I have to filter my products by the status name. I have a subquery to get the last status for each product (the last status is the only one relevant for my usecase).

I want to get Product whose last status matches a list of status names (statuses in my example).

Models:

class Product(BaseModel):
    __tablename__ = "products"

    id = Column(UUID(as_uuid=True), primary_key=True, default=uuid4)
    statuses = relationship("Status", back_populates="product")

class Status(BaseModel):
    __tablename__ = "status"

    id = Column(UUID(as_uuid=True), primary_key=True, default=uuid4)
    name = Column(String(255), nullable=False)
    created_at = Column(DateTime, server_default=functions.now(), index=True)

Query:

subquery = (
    select(Status.id)
    .filter(
        Status.product_id == Product.id,
    )
    .order_by(Status.created_at.desc())
    .limit(1)
    .correlate(Status)
    .subquery()
)

I want to filter on status names with the following code:

statement = (
    select(Product.id)
    .outerjoin(Status)
    .filter(
        Status.id.in_(subquery),
        Status.name.in_(statuses),
    )
)

But unfortunately, I got products with the last status not matching my statuses.

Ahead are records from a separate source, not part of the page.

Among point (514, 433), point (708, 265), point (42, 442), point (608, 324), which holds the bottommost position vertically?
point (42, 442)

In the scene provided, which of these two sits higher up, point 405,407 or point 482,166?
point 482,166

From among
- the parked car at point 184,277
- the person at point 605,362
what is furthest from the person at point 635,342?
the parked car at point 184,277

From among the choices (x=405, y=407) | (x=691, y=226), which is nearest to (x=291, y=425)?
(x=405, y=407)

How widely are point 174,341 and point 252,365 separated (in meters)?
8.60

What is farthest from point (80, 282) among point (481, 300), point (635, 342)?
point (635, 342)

I think this is because I wrote my SQLAlchemy request like

Give me products with status matching the statuses

and it looks to the last status matching the statuses, instead of

Give me products with THE LAST status matching the statuses

for it to look to the last status AND check if this status match the statuses.

Why this result?

CodePudding user response：

What you need in your subquery is a GROUP BY clause, so that the subquery contains the latest status for every product, rather than only having the latest status overall (which is what was happening in your subquery when you used LIMIT 1). Then you do your join and filter for only the status values that you want.

import sqlalchemy as sa

subquery = (
    select(Status)
    .order_by(Status.created_at.desc())
    .group_by(Status.product_id)
    .subquery()
)

active_products_query = (
    select(Product.id)
    .join(subquery, Product.id == subquery.c.product_id)
    .filter(subquery.c.name.in_(["active"]))
)

print(session.execute(active_products_query).scalars().all())

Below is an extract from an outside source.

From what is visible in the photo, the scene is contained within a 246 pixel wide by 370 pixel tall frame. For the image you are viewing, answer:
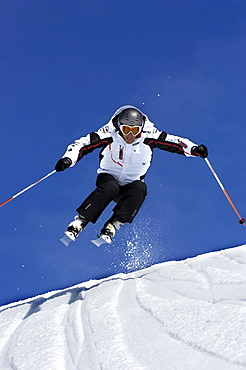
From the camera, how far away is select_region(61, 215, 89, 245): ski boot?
19.0 feet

CodePudding user response：

Option-1: One way would be to add a JOIN with the filter which will select only the latest Status:

query = (
    select(Product)

    .innerjoin(
        Status,
        Status.id == (
            select(Status.id)
            .filter(Status.product_id == Product.id)
            .order_by(Status.created_at.desc())
            .limit(1)
            .scalar_subquery()
            .correlate(Product)
        )
    )

    .filter(Status.name.in_(statuses))
)

Option-2: Add computed_column for last_status_name

First, add this property to the Product:

Product.last_status_name = column_property(
    select(Status.name.label("last_status_name"))
    .filter(Status.product_id == Product.id)
    .order_by(Status.created_at.desc())
    .limit(1)
    .scalar_subquery(),
    deferred=True  # prevent from always loading this from the database
)

Then you can use it whenever you need to simply by adding a filter to a query:

query = (
    select(Product)
    .filter(Product.last_status_name.in_(statuses))
)

And if you remote the deferred=True above, you will always get it loaded from the database with each query.